At temperature = 0, the model always picks the highest-probability token (deterministic). At temperature = 1, it samples proportionally to the raw probabilities. Above 1, the distribution flattens — low-probability tokens get a chance, producing more surprising, "creative" output. The formula: `softmax(logits / temperature)`.

T = 0 (greedy)

Always picks the most likely token. Deterministic, reproducible, best for factual tasks like code generation or math.

T = 0.2–0.5

Mostly picks top candidates, rarely explores. Good for structured writing where you want consistency with slight variation.

T = 0.7–1.0

Balanced sampling — the model explores reasonable alternatives. Default for most conversational use cases.

T > 1.0

Flattens probabilities significantly. Output becomes unpredictable — useful for brainstorming, but risks incoherence.

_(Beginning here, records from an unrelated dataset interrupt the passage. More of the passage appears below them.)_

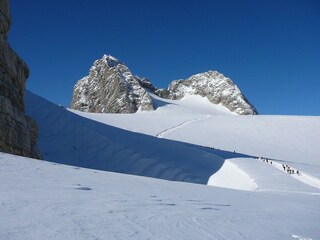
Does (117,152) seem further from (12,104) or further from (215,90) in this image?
(215,90)

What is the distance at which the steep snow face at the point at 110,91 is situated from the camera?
4156 inches

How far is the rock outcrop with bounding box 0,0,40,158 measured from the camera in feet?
50.7

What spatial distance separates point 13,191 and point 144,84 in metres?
142

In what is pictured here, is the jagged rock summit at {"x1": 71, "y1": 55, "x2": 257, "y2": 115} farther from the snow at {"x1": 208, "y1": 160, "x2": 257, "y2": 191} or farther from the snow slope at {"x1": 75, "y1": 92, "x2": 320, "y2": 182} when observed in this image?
the snow at {"x1": 208, "y1": 160, "x2": 257, "y2": 191}

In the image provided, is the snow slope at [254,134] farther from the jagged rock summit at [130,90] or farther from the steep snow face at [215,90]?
the steep snow face at [215,90]

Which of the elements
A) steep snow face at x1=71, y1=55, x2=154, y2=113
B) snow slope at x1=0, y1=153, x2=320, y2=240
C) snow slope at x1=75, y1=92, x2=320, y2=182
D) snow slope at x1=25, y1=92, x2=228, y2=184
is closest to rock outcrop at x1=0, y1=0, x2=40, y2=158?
snow slope at x1=0, y1=153, x2=320, y2=240

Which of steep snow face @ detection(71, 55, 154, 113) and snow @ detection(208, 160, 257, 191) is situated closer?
snow @ detection(208, 160, 257, 191)

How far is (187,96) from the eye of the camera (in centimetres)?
15212

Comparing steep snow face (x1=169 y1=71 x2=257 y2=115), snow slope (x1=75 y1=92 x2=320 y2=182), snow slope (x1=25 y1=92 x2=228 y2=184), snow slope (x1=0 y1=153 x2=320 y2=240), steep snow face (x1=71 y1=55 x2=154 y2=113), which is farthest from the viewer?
steep snow face (x1=169 y1=71 x2=257 y2=115)

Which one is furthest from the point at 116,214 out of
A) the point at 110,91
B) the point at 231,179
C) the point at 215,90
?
the point at 215,90

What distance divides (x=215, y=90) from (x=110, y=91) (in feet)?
159

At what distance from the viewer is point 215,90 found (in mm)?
145000

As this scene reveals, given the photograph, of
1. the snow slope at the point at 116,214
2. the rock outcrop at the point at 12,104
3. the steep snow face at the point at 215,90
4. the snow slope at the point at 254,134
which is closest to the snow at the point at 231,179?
the snow slope at the point at 254,134

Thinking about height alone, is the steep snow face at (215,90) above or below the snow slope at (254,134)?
above
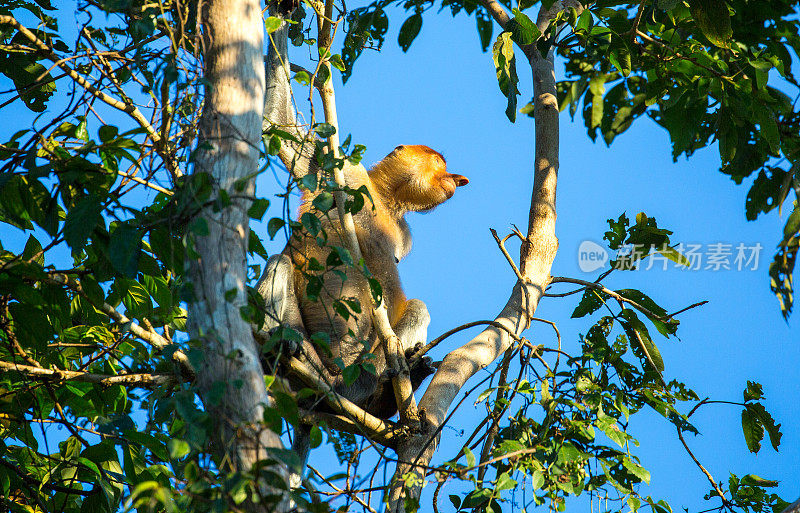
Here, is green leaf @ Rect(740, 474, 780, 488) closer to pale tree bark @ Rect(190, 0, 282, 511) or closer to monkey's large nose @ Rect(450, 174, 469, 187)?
pale tree bark @ Rect(190, 0, 282, 511)

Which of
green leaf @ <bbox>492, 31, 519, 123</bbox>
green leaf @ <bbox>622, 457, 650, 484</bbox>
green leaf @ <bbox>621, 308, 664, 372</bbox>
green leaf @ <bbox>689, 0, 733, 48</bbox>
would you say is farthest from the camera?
green leaf @ <bbox>621, 308, 664, 372</bbox>

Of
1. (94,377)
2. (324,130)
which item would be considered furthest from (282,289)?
(324,130)

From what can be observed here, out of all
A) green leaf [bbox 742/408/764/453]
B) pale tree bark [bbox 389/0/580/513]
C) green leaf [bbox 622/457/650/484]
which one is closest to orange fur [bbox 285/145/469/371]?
pale tree bark [bbox 389/0/580/513]

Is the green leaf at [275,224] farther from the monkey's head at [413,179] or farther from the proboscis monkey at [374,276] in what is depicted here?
the monkey's head at [413,179]

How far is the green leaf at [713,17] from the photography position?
3668 millimetres

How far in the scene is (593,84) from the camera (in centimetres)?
335

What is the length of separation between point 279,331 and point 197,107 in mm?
872

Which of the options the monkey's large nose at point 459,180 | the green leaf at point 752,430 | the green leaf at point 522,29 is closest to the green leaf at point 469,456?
the green leaf at point 752,430

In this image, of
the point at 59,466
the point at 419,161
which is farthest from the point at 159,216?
the point at 419,161

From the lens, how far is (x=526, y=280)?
4.58 meters

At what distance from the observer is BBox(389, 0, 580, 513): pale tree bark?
402 centimetres

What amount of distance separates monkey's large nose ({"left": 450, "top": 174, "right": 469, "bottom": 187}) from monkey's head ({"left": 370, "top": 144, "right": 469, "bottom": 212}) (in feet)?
0.20

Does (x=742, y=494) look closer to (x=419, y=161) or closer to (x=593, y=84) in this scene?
(x=593, y=84)

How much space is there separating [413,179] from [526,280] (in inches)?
75.0
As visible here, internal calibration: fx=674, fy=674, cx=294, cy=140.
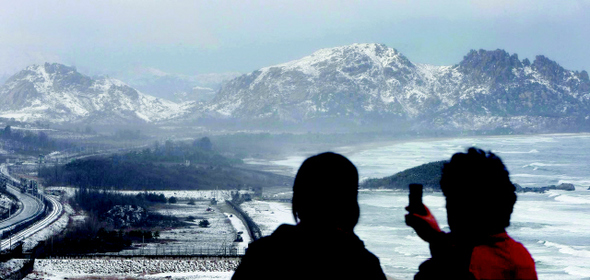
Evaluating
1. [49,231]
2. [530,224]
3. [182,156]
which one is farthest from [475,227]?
[182,156]

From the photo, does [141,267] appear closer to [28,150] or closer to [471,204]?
[471,204]

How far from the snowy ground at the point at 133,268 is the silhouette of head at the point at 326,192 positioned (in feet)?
90.6

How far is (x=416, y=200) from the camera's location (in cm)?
334

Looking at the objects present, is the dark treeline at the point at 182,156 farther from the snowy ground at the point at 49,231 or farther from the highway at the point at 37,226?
the snowy ground at the point at 49,231

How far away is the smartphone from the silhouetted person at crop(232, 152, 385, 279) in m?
0.31

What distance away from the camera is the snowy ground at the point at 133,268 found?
3094cm

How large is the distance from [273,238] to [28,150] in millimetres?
133173

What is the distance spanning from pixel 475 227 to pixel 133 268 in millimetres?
31175

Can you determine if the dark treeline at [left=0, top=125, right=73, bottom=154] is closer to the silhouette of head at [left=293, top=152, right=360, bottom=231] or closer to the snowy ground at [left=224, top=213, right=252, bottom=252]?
the snowy ground at [left=224, top=213, right=252, bottom=252]

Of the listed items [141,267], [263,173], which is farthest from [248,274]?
[263,173]

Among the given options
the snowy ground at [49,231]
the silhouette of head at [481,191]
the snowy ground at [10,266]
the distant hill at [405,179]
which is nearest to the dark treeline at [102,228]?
the snowy ground at [49,231]

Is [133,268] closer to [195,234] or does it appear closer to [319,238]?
[195,234]

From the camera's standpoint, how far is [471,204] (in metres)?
3.55

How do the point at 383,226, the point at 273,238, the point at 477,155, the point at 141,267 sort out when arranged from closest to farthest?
the point at 273,238 → the point at 477,155 → the point at 141,267 → the point at 383,226
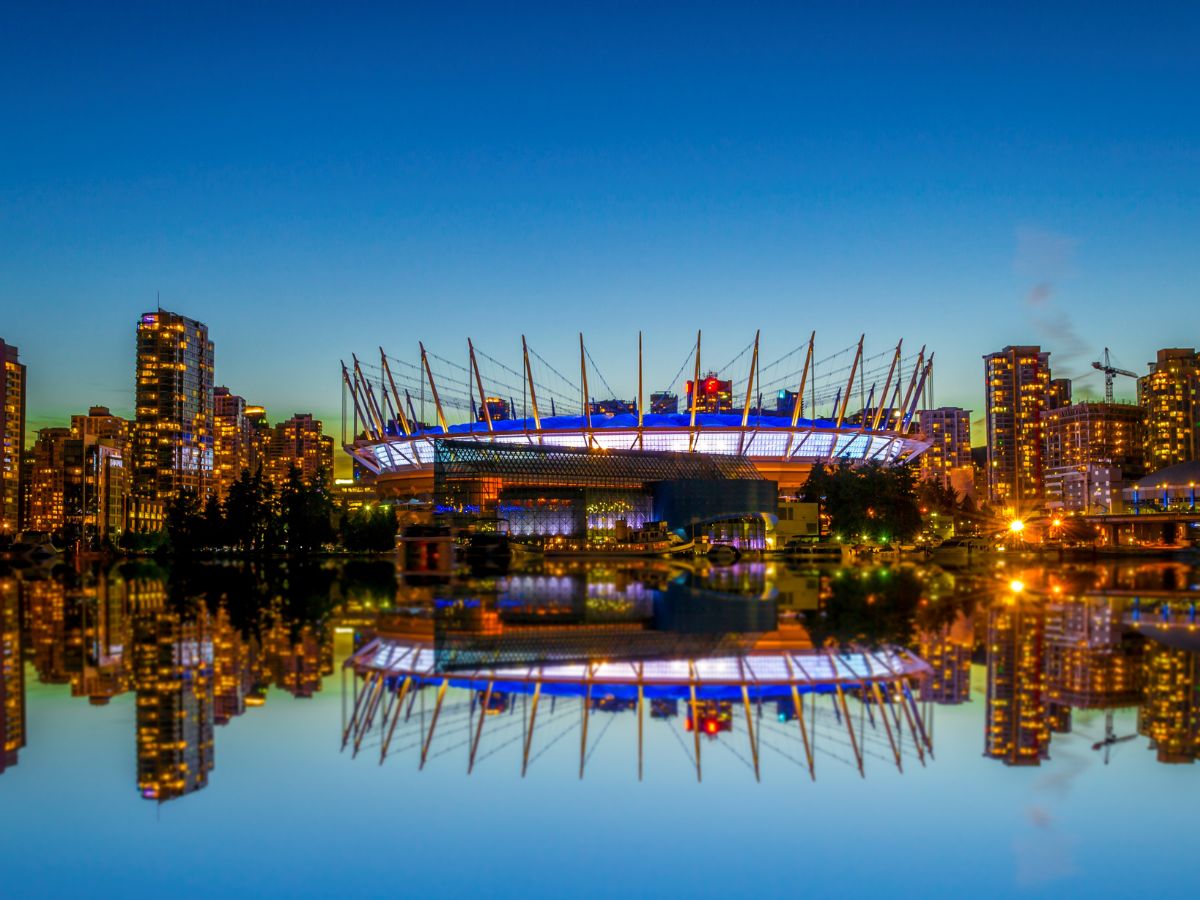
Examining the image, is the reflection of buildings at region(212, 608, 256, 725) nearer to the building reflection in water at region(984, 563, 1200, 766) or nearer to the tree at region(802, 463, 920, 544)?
the building reflection in water at region(984, 563, 1200, 766)

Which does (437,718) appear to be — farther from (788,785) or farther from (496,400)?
(496,400)

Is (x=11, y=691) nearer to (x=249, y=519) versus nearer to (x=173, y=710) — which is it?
(x=173, y=710)

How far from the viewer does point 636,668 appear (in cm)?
1636

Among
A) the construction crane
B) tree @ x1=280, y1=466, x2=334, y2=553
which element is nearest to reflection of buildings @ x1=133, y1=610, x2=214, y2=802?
the construction crane

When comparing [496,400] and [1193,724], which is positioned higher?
[496,400]

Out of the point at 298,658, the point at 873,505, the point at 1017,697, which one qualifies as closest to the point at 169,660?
the point at 298,658

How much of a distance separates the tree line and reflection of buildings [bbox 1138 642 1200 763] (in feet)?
206

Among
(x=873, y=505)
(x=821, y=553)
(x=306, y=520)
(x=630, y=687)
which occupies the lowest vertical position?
(x=821, y=553)

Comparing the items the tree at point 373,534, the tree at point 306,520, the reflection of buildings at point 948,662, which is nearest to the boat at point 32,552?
the tree at point 306,520

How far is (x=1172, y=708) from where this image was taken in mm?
13102

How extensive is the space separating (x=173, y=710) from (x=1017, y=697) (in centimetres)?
970

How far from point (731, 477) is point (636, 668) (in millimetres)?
86080

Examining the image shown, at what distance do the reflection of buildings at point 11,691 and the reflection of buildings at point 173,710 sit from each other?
117 cm

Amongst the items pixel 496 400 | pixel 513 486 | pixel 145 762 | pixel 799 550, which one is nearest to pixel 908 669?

High temperature plus long generation is a recipe for drift. Each unlikely token pushes the model further from the original intent — the model can't "course-correct" because it doesn't plan ahead; it just keeps predicting the next token.

Practice

Temperature0.7

Top token share

25%

of probability mass

Diversity score

35%

relative variety

Creativity

At T=0: deterministic. At T=2: maximum entropy sampling.

Loading…

Recall0/1

Recall

What happens to the next-token probability distribution as temperature increases?

Top-p & top-k sampling

Learn

Temperature alone is a blunt instrument — it affects the entire vocabulary uniformly. Top-k and top-p (nucleus) sampling add intelligent filtering: instead of sampling from all 50,000+ tokens, the model only considers the most likely candidates.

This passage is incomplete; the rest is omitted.